Studies of the tracking and identification efficiencies of electrons and positrons at BESIII
Xinyu Chai, Mengzhen Wang, Xiaobin Ji, Shengsen Sun, Dayong Wang
TL;DR
This work quantifies electron tracking and PID efficiencies at BESIII using radiative Bhabha events at $\sqrt{s}=3.08$ and $3.097$ GeV, defines robust data/MC correction factors, and characterizes systematic uncertainties. Through tag-and-probe analyses, the study obtains $\epsilon$ and $\alpha$ for both data and MC, finding that after correction the relative differences are typically below $0.5\%$, with especially small residuals in most $p_T$ and $p$ bins. The results include detailed $p_T$ and $\cos\theta$ (tracking) and $p$, $\cos\theta$ (PID) dependences, and provide correction-factor tables to improve MC modeling for electron-related analyses.

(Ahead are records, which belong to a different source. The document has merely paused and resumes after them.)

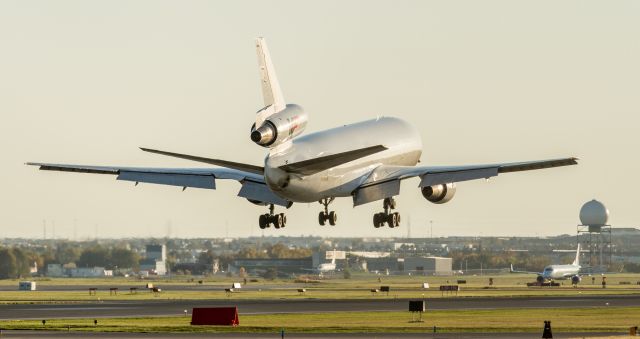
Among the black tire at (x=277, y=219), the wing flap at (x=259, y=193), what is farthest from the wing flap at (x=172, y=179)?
the black tire at (x=277, y=219)

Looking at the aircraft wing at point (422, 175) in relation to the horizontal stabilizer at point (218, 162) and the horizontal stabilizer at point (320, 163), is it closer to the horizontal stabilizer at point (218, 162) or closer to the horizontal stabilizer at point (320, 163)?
the horizontal stabilizer at point (320, 163)

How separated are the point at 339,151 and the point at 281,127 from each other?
1165 centimetres

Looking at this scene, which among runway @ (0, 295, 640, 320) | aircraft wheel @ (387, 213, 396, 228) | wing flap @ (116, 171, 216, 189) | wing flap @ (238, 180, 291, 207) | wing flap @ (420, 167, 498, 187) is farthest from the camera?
runway @ (0, 295, 640, 320)

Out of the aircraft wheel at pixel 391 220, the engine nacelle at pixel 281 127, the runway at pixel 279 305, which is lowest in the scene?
the runway at pixel 279 305

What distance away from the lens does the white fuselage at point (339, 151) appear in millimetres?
94000

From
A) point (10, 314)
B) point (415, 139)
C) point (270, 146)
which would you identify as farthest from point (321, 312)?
point (270, 146)

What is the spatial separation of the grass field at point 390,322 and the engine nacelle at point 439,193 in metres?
10.0

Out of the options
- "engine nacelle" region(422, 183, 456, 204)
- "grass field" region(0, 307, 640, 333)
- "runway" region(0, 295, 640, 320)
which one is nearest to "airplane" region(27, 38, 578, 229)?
"engine nacelle" region(422, 183, 456, 204)

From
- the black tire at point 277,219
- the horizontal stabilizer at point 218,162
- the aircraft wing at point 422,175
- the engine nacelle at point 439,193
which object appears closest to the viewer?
the horizontal stabilizer at point 218,162

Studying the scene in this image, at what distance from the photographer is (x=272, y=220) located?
103375 mm

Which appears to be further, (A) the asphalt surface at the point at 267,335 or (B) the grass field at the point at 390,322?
(B) the grass field at the point at 390,322

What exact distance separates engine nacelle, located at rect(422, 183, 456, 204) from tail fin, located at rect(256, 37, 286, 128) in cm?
2173

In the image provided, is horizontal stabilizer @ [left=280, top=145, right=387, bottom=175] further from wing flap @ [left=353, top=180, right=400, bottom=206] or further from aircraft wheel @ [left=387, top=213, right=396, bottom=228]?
aircraft wheel @ [left=387, top=213, right=396, bottom=228]

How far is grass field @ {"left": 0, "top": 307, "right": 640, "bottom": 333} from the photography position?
10362 cm
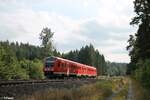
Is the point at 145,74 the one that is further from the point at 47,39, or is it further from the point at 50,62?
the point at 47,39

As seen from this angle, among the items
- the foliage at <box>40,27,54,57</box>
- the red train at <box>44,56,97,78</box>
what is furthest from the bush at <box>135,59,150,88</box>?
the foliage at <box>40,27,54,57</box>

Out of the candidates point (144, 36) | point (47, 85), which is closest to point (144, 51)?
point (144, 36)

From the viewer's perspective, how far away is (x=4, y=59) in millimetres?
76125

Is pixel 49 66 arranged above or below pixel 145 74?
above

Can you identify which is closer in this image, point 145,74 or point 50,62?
point 145,74

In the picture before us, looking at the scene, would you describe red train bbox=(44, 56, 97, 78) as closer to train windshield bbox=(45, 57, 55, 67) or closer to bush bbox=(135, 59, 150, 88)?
train windshield bbox=(45, 57, 55, 67)

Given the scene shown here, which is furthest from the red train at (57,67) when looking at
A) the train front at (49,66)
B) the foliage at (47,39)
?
the foliage at (47,39)

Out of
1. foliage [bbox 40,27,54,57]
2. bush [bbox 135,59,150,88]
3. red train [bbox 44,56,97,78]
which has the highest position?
foliage [bbox 40,27,54,57]

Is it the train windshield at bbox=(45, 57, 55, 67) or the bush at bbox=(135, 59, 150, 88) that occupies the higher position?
the train windshield at bbox=(45, 57, 55, 67)

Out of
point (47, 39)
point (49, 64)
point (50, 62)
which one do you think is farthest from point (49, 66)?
point (47, 39)

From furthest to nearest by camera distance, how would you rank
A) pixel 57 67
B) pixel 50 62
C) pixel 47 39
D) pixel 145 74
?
pixel 47 39 < pixel 50 62 < pixel 57 67 < pixel 145 74

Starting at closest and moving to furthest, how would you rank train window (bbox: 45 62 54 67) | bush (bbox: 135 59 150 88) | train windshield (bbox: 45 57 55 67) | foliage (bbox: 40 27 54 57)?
bush (bbox: 135 59 150 88) < train window (bbox: 45 62 54 67) < train windshield (bbox: 45 57 55 67) < foliage (bbox: 40 27 54 57)

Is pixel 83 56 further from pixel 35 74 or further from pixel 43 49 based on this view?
pixel 35 74

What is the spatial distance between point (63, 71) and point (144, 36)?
1846cm
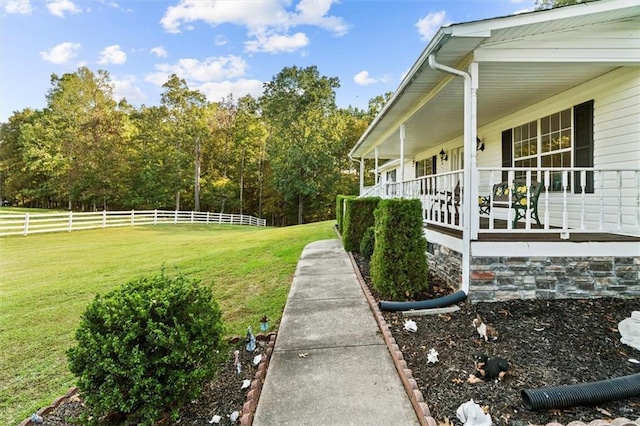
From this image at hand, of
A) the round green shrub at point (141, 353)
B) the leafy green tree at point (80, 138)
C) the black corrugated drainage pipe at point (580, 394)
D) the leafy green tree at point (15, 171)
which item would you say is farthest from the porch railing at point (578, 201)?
the leafy green tree at point (15, 171)

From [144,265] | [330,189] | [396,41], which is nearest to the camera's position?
[144,265]

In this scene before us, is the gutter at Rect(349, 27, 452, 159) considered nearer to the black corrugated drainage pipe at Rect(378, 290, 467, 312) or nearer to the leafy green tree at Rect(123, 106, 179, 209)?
the black corrugated drainage pipe at Rect(378, 290, 467, 312)

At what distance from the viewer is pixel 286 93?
33.5m

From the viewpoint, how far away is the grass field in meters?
3.41

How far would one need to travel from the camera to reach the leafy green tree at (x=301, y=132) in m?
30.0

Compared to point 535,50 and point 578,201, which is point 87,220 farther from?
point 578,201

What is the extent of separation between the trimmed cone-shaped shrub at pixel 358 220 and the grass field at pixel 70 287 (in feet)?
4.64

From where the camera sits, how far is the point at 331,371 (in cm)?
288

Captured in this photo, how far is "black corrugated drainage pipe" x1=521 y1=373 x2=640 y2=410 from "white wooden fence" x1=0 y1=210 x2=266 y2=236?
1809 centimetres

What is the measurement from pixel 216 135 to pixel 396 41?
24.0 metres

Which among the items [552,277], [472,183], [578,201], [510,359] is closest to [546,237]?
[552,277]

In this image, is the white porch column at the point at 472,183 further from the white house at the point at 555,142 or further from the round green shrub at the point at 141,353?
the round green shrub at the point at 141,353

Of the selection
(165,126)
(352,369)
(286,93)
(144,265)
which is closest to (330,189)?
(286,93)

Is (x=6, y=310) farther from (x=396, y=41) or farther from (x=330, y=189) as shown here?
(x=330, y=189)
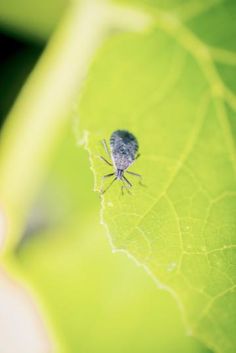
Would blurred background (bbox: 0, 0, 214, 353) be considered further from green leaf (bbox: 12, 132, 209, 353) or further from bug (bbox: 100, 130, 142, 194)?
bug (bbox: 100, 130, 142, 194)

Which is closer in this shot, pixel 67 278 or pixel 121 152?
pixel 121 152

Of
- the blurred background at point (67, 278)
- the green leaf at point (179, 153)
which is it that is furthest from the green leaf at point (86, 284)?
the green leaf at point (179, 153)

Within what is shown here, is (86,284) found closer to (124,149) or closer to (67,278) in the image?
(67,278)

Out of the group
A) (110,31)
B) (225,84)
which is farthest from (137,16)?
(225,84)

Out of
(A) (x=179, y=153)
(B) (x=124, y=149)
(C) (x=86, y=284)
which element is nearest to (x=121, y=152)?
(B) (x=124, y=149)

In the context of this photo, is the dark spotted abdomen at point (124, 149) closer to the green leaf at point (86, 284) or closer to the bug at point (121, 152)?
the bug at point (121, 152)

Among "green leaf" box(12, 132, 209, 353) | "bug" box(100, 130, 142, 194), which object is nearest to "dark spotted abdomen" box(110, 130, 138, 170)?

These corrections and methodologies enable more precise physics measurements at BESIII by reducing electron-related systematic uncertainties and are broadly applicable to other processes analyzed with BESIII data.
Abstract
The efficiencies for electron and positron tracking and identification in the BESIII experiment are investigated with the radiative Bhabha process $e^+e^-\rightarrow e^+e^-γ$ from the data samples collected at the center-of-mass energies of 3.08 GeV and 3.097 GeV. The relative differences between data and MC associated with tracking and identification efficiencies of electrons and positrons, as well as the corresponding correction factors are determined. It turns out the relative differences of tracking efficiency and particle identification efficiency after correction are mostly less than 0.5$\%$ for transverse momenta $p_T>0.4$ GeV and for the entire momentum region, respectively.